Author: Evan Dietrich Course: Comp 131 - Intro AI Prof: Santini
Assign: Artificial Neural Networks Date: 12/16/2020 File: README.md
Overview: This program implements a multi-layer neural network to classify 3 types of Iris plant. First, the program trains the ANN, and then classifies the plants based on user input/data from 'data.txt'.
Technical Breakdown:
gardens.py - Runs the program.
README.md - Instructions to run program and assignment overview.

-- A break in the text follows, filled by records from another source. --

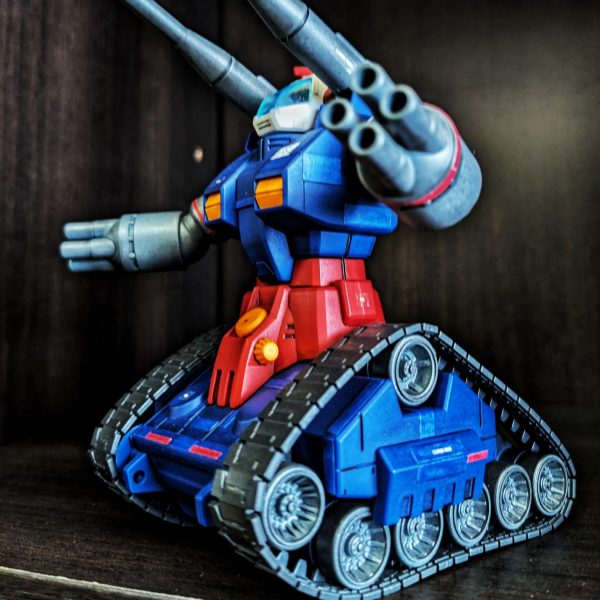 「はい、戦車みたいなモビルスーツありますよね」　ガンタンク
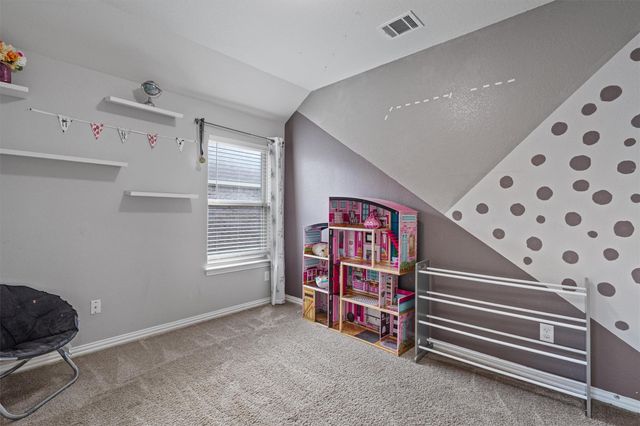 804 Farm House DR, Hutto, TX 78634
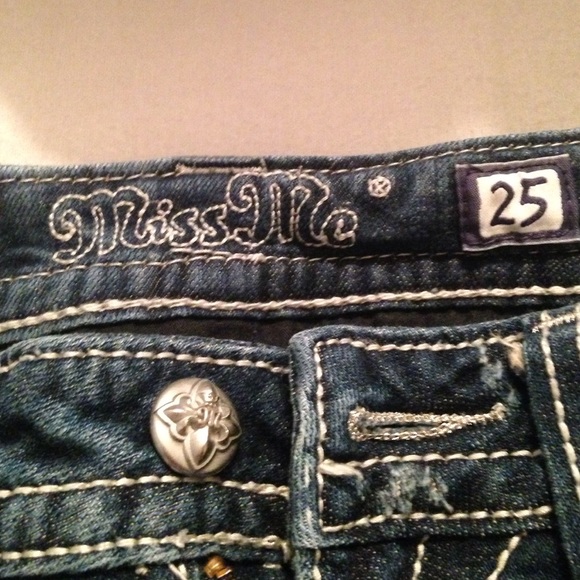 Miss Me jeans - Picture 2 of 3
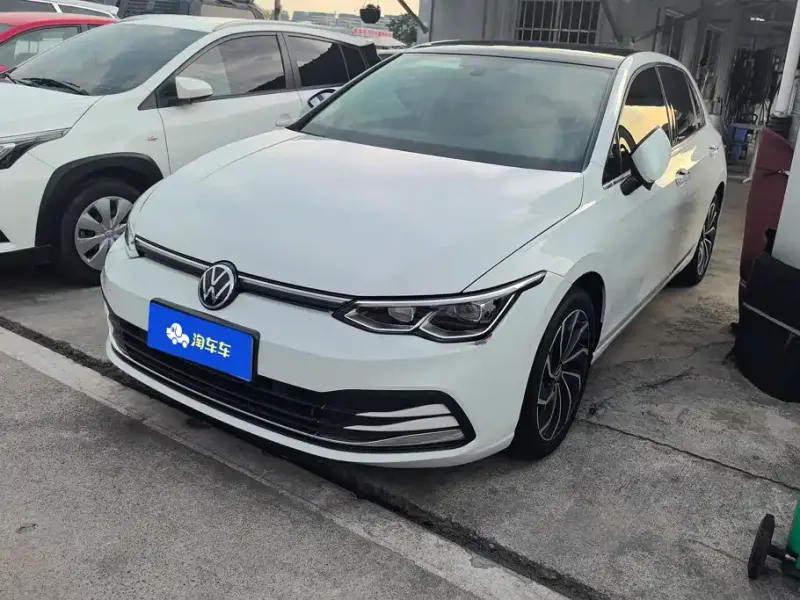 Volkswagen Golf, 2020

Running the Program: To run the program, ensure all downloaded files are on your machine, and run "python3 gardens.py" on your terminal screen. This will start the program for an automated running procedure, first training the neural network (after splitting the data provided into train/validate/test), and then classifiying the plants based on that input. The procedure given is controlled by the global variables (essentially, parameter options for runtime) found in the 'IMPORTS + GLOBALS' section of the 'gardens.py' file. The example run is with:
FILE = 'data.txt' LEARN_RATE = 0.12 NUM_EPOCHS = 300
By editing the globals, you can test the Neural Network on different epochs & learning rates to judge the model's performance under various conditions. This allows the user to test our model's ability on the iris dataset with a greater understanding of what the optimal conditions may be on this specific dataset. Modifiying the LEARN_RATE parameter will allow the user to alter the model's weights of the network, with respect to the loss gradient, essentially altering the speed at which our model learns. Changing the NUM_EPOCHS parameter, meanwhile, will adjust the number of times the model will pass through the full dataset. On each epoch, the model will have the ability to update internal model parameters.
While this dataset was fairly straightforward, we were asked to implement a multi-layer network, and so this has been done with the use of hidden layers that retain the connection weight of the prior layers. In terms of architecture, I made use of the back-propagation algorithm as referenced from class, including functions for forward and backward propagation resepectively, as this was a supervised learning project and it is a proven training method. I was not greatly concerned by time/space complexity of this approach, as the dataset was not huge.
When you run the program, you will notice the training accuracy and validation accuracy scores (on every 30 epochs), as the number of epochs increases to 300. When running with LEARN_RATE = 0.12, training and validation accuracy measures converge at around .97 and 1.0, respectively, by approximately 150 epochs. In the test set, accuracy was 1.0 at the end of the 300 epochs. On 150 epochs, test accuracy came to 1.0 as well. It is worth noting, that this is not a set certainty, in that the random split of train/valid/test will determine in some sense how well the model performs in terms of accuracy, based on different program runs & statistical randomness. However, performance should still be fairly strong during the run regardless. If (by statistical rarity), the model underperforms on your initial run, another run should suffice to show its true, more regular, performance ability.
In modifying the learning rate, larger variance surfaced. I modified the LEARN_RATE hyperparamter to .2 and noticed that the training accuracy was much less stable, and while validation set accuracy came to 1.0 at the end of 300 epochs, testing accuracy came to only .95 or so. In thinking further about this assignment, it would be interesting to perform a 'grid search' methodology to tune these quasi-hyper-parameters to optimum conditions, although for the purpose of this assignment, it did not seem as necessary as train/test accuracy was very high regardless, and the data was not too noisy, nor incomplete.
Collaborators: I completed this assignment with assistance from the student posts and instructor answers on the Comp131 Piazza page, with the lecture material (specifically the slides on forward and backward propagation functions), and our class textbook. Further, I used sklearn libraries to succinctly prepare the 'data.txt' contents into NN-approachable content (in terms of train/test), as well as Pandas for initial file read-in, and NumPy for some math-based functionality. For insight into model optimization methodology, especially in regards to forward-and-backward propagation of the multi-layered-network, I found an online article that provided math based understanding: "https:// towardsdatascience.com/understanding-backpropagation-algorithm-7bb3aa2f95fd". Lastly, I have some prior completed coursework from Tufts' Comp135 (Intro Machine Learning) course, that used a similar dataset to the iris classification problem we had here, as well as coursework with neural network approaches that I consulted with & drew some inspiration from too.
Notes: Testing my solution by altering the number of epochs did not seem to greatly affect test accuracy beyond 150 epochs, which I believe makes sense given the limited scope of the dataset (150 total data-points, with only 4 features). I was intrigued, however, to how the learning rate affected accuracy/performance, and would be intrigued to see how (on more noisy, real-world, data) altering this parameter would affect our classification performance.